Texte fourni:
.....

Evening News Lundi 16 avril 1962
Du correspondant polonais au Ghana Wladyslaw Szczerbic
Gros plan sur la culture panafricaine.
Abidjan, le retour en Afrique d'un de ses fils.

Par un après-midi de fournaise, je me trouve au cœur de Treichville, colorée et bruyante - la ville " noire " du très bel Abidjan. A l'entrée qui mène à la large cour d'un garage, je découvre une planche en bois ordinaire à demi recouverte avec des feuilles et portant l'inscription en noir " TIBERIO ".
Près d'un puits dans la cour, un groupe d'enfants africains s'aspergent d'eau froide. Comme ils sont contents !
Cependant, l'apparition du visiteur blanc interrompt leur agréable occupation :
" Tiberio, oh, il vit là, au premier, près du garage. Faites attention dans les escaliers " me préviennent-ils gentiment.

.....

Tâche courte 1:
Ces affirmations concordent-elles avec l'article sur Abidjan ? Répondez par oui ou par non à chacune, en citant les mots décisifs du texte.
(a) La planche portant l'inscription « TIBERIO » est en métal.
(b) Les enfants s'aspergent d'eau froide près d'un puits.
(c) Tiberio habite au premier, près du garage.
Tâche courte 2: Pouvez-vous reprendre l'article sur Abidjan en commençant par « Abidjan, le retour » et en poursuivant jusqu'à « sont contents ! », en remplaçant « puits » par « bassin » ?

Informations affichées:
.....

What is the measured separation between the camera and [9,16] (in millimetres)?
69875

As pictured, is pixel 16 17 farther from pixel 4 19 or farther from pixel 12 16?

.....

Solution 1:
(a) Non : « une planche en bois ordinaire ».
(b) Oui : « Près d'un puits dans la cour, un groupe d'enfants africains s'aspergent d'eau froide ».
(c) Oui : « il vit là, au premier, près du garage ».

Solution 2:
Abidjan, le retour en Afrique d'un de ses fils.

Par un après-midi de fournaise, je me trouve au cœur de Treichville, colorée et bruyante - la ville " noire " du très bel Abidjan. A l'entrée qui mène à la large cour d'un garage, je découvre une planche en bois ordinaire à demi recouverte avec des feuilles et portant l'inscription en noir " TIBERIO ".
Près d'un bassin dans la cour, un groupe d'enfants africains s'aspergent d'eau froide. Comme ils sont contents !